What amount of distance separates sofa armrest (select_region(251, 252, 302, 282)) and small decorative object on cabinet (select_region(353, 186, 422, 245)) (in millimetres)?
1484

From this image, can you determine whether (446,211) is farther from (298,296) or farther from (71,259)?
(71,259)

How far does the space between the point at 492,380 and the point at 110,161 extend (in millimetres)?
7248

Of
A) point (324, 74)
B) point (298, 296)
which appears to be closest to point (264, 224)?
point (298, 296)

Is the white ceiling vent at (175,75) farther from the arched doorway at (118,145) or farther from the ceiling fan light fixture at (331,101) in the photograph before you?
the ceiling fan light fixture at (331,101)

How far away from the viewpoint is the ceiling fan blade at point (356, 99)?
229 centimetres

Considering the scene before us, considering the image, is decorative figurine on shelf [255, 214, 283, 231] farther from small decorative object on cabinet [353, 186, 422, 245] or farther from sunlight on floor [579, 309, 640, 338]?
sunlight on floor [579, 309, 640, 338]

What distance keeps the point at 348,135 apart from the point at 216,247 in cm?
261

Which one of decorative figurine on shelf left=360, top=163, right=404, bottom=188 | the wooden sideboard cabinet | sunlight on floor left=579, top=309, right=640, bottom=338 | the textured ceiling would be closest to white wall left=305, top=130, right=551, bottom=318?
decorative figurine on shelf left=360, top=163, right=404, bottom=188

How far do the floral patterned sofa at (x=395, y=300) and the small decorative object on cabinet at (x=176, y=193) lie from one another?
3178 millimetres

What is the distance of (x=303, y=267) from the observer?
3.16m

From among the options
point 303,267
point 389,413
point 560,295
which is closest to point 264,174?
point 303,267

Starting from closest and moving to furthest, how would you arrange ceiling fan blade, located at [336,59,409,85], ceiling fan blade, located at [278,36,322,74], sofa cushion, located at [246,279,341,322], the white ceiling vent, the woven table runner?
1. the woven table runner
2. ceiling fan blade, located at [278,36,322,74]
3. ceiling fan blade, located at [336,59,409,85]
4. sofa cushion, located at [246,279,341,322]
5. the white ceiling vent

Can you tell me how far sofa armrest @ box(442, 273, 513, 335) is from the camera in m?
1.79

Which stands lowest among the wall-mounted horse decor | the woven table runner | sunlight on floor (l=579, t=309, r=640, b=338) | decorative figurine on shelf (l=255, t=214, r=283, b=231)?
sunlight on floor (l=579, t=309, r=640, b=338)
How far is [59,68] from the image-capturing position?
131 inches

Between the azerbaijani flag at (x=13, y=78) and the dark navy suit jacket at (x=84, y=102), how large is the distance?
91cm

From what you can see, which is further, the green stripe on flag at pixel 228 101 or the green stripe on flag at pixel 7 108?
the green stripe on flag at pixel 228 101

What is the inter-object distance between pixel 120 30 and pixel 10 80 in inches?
※
Write out every record verbatim.

What amount of distance separates sofa armrest (select_region(251, 252, 302, 282)) and small decorative object on cabinet (select_region(353, 186, 422, 245)) (in millimetres)?
1484

From this image, can you determine whether (446,211) is farther from (298,296) or farther from (71,259)?
(71,259)

How far does the space between the point at 492,380 and the point at 110,161 extend (in millimetres)?
7248

Of
A) point (324, 74)
B) point (298, 296)
which appears to be closest to point (264, 224)?
point (298, 296)

Is the white ceiling vent at (175,75) farther from the arched doorway at (118,145) or farther from the ceiling fan light fixture at (331,101) in the photograph before you?
the ceiling fan light fixture at (331,101)

How far away from the viewpoint is the ceiling fan blade at point (356, 99)?
229 centimetres

Considering the scene before us, considering the image, is decorative figurine on shelf [255, 214, 283, 231] farther from small decorative object on cabinet [353, 186, 422, 245] or farther from sunlight on floor [579, 309, 640, 338]?
sunlight on floor [579, 309, 640, 338]

What distance keeps the point at 348,135 apart from the point at 216,247 in cm?
261

Which one of decorative figurine on shelf left=360, top=163, right=404, bottom=188 | the wooden sideboard cabinet | sunlight on floor left=579, top=309, right=640, bottom=338 | the textured ceiling would be closest to white wall left=305, top=130, right=551, bottom=318?
decorative figurine on shelf left=360, top=163, right=404, bottom=188

How far do the floral patterned sofa at (x=395, y=300) and the small decorative object on cabinet at (x=176, y=193) lie from one another?
3178 millimetres

What is the distance of (x=303, y=267) from the observer?
3.16m

From among the options
point 303,267
point 389,413
point 560,295
which is closest to point 264,174?
point 303,267

Starting from closest and moving to furthest, how would you arrange ceiling fan blade, located at [336,59,409,85], ceiling fan blade, located at [278,36,322,74], sofa cushion, located at [246,279,341,322], the white ceiling vent, the woven table runner?
1. the woven table runner
2. ceiling fan blade, located at [278,36,322,74]
3. ceiling fan blade, located at [336,59,409,85]
4. sofa cushion, located at [246,279,341,322]
5. the white ceiling vent

Can you tell me how far sofa armrest @ box(442, 273, 513, 335) is from the camera in m?
1.79

Which stands lowest among the wall-mounted horse decor | the woven table runner | sunlight on floor (l=579, t=309, r=640, b=338) | decorative figurine on shelf (l=255, t=214, r=283, b=231)?
sunlight on floor (l=579, t=309, r=640, b=338)
How far is [59,68] from the image-capturing position?
131 inches

Between the azerbaijani flag at (x=13, y=78) and the dark navy suit jacket at (x=84, y=102), how large is the distance?
91cm

From what you can see, which is further, the green stripe on flag at pixel 228 101 or the green stripe on flag at pixel 7 108?
the green stripe on flag at pixel 228 101

What is the inter-object distance between pixel 120 30 and pixel 10 80 in inches?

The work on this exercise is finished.